### TEXTABSCHNITT
================================
18. September 2016

Mimimi

Mimimi ist ein wunderschönes und ausgesprochen praktisches Wort. Es ist unglaublich hilfreich, wenn es darum geht sachliche Auseinandersetzung erst gar nicht bestreiten zu müssen und den adressierten Personen von vorneherein die Berechtigung zu entziehen sich zu beschweren.
So spart man sich nicht nur die Auseinandersetzung, man kann auch gleichzeitig ein Statement darüber abgeben, dass die Adressierten eigentlich eine Bande von Weicheiern sind, die gefälligst vom Herd wegbleiben sollen, wenn sie das Feuer nicht vertragen. Wunderschön. Einfach. Unsachlich. Und furchtbar praktisch.
Da ich keinen Facebookaccount habe, niemandem auf Twitter folge und auch ansonsten nicht unbedingt den neuen Medien anhänge, war mir das Wort Mimimi eigentlich eher als eine Äusserung des von mir hochgeschätzten Wissenschaftlers Beaker, Assistent von Dr. Honigtau Bunsenbrenner, bekannt. Aber, um das Kind gleich beim Namen zu nennen, seit sich die Anschläge auf die AfD häufen, ist es mir leider auch in diversen anderen Kontexten aufgefallen. Und nicht im positiven Sinne.
================================
### DATENAUSZUG
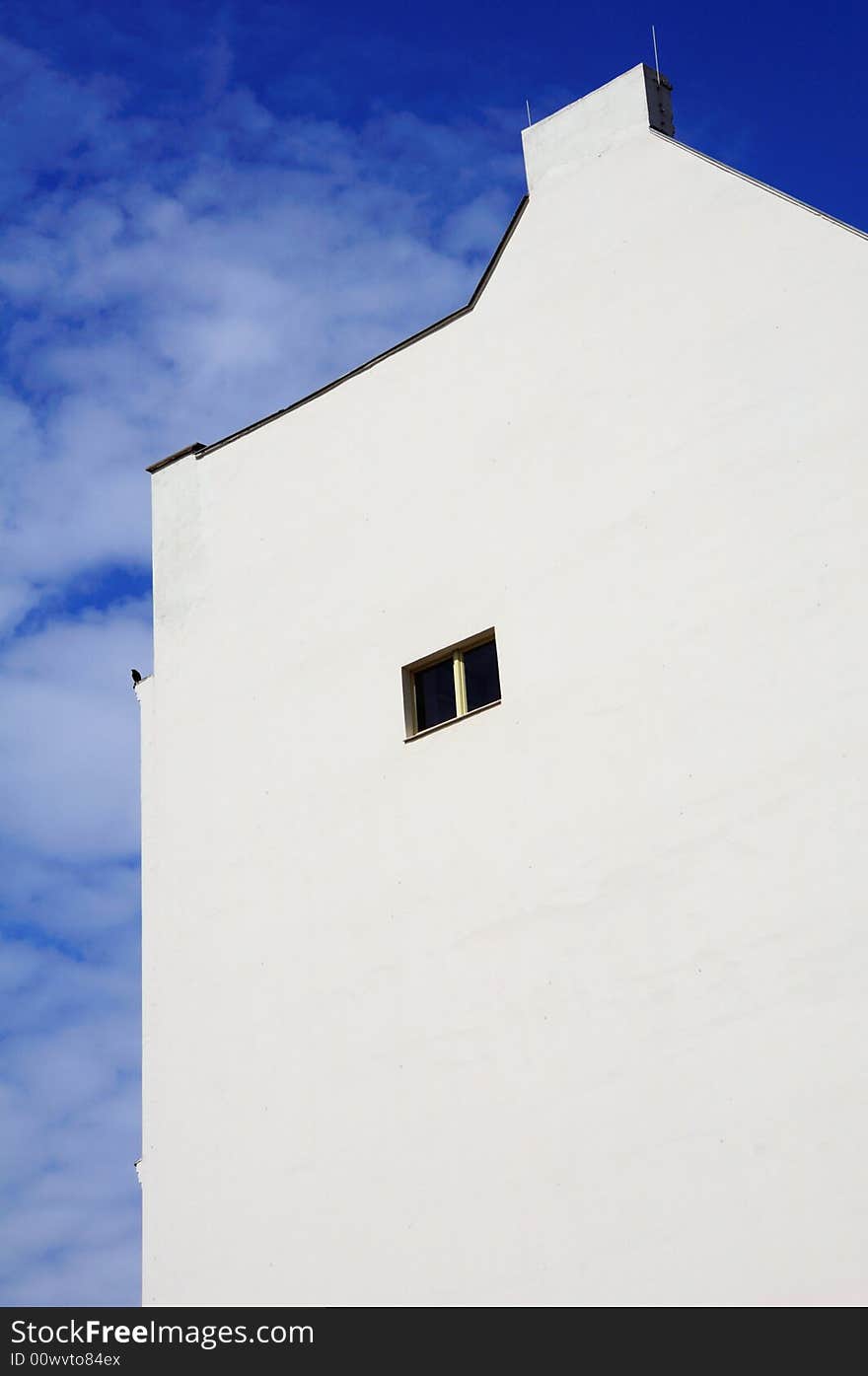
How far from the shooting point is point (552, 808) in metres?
17.2

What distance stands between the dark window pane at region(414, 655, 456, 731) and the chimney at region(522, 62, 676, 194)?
556 cm

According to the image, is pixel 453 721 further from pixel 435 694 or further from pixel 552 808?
pixel 552 808

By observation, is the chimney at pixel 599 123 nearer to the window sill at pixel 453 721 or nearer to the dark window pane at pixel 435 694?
the dark window pane at pixel 435 694

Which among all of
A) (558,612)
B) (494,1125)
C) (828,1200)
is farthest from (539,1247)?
(558,612)

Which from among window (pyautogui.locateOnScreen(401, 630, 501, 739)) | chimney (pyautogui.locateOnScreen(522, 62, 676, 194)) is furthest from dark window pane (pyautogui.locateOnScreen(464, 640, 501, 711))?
chimney (pyautogui.locateOnScreen(522, 62, 676, 194))

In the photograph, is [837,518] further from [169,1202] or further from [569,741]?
[169,1202]

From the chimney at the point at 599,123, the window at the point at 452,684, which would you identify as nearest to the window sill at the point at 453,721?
the window at the point at 452,684

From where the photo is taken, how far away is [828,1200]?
46.4ft

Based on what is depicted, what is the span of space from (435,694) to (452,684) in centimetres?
26

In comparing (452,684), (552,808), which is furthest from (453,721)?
(552,808)

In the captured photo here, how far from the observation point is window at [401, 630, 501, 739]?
1834 cm

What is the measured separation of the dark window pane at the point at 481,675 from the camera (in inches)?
719

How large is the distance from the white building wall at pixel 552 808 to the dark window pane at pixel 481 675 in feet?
0.95
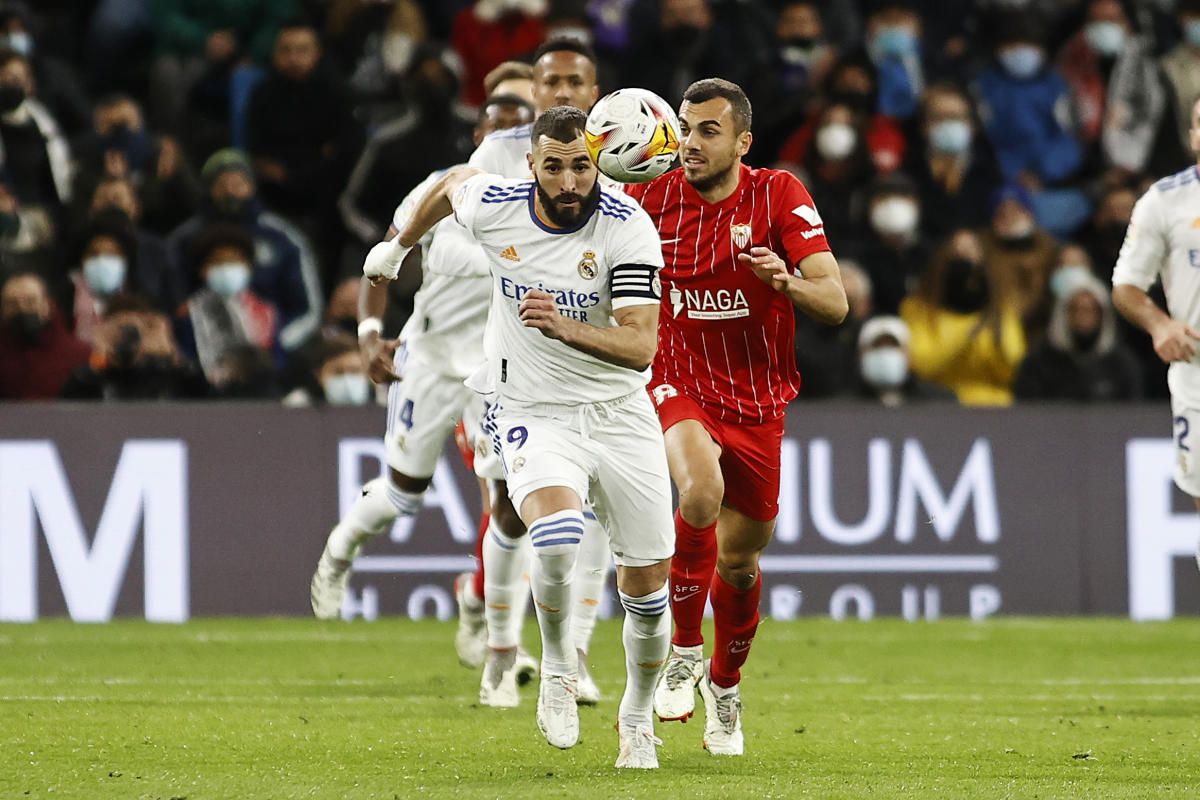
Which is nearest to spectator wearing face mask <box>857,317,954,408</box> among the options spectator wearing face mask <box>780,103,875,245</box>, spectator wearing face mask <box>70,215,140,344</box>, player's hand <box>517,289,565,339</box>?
spectator wearing face mask <box>780,103,875,245</box>

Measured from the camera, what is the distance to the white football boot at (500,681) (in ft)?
29.1

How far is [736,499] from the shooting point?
7.82 m

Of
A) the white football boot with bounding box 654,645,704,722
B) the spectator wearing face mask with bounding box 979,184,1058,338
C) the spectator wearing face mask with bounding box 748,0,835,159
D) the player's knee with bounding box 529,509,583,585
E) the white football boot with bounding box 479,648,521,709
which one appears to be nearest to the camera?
the player's knee with bounding box 529,509,583,585

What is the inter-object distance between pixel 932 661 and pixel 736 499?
349 centimetres

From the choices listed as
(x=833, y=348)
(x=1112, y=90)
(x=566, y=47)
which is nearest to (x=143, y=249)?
(x=833, y=348)

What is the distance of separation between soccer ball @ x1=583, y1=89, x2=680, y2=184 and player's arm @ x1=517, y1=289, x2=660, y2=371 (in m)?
0.50

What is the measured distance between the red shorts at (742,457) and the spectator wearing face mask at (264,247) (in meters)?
6.66

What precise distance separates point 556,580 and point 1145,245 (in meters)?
3.84

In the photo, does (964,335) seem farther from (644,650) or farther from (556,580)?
(556,580)

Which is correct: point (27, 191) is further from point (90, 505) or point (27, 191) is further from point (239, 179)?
point (90, 505)

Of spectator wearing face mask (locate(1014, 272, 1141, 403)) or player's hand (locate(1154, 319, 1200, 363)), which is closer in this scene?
player's hand (locate(1154, 319, 1200, 363))

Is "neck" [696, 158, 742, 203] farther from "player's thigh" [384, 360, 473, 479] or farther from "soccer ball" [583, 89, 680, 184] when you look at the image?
"player's thigh" [384, 360, 473, 479]

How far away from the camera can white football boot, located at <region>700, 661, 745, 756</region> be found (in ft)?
24.8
================================
### ARBEITSAUFTRAG
Schreiben Sie aus dem Text über das Wort „Mimimi“ den Abschnitt von „So spart man“ bis einschließlich „im positiven Sinne.“ wortgetreu ab.

### ANTWORT ZUR AUFGABE
So spart man sich nicht nur die Auseinandersetzung, man kann auch gleichzeitig ein Statement darüber abgeben, dass die Adressierten eigentlich eine Bande von Weicheiern sind, die gefälligst vom Herd wegbleiben sollen, wenn sie das Feuer nicht vertragen. Wunderschön. Einfach. Unsachlich. Und furchtbar praktisch.
Da ich keinen Facebookaccount habe, niemandem auf Twitter folge und auch ansonsten nicht unbedingt den neuen Medien anhänge, war mir das Wort Mimimi eigentlich eher als eine Äusserung des von mir hochgeschätzten Wissenschaftlers Beaker, Assistent von Dr. Honigtau Bunsenbrenner, bekannt. Aber, um das Kind gleich beim Namen zu nennen, seit sich die Anschläge auf die AfD häufen, ist es mir leider auch in diversen anderen Kontexten aufgefallen. Und nicht im positiven Sinne.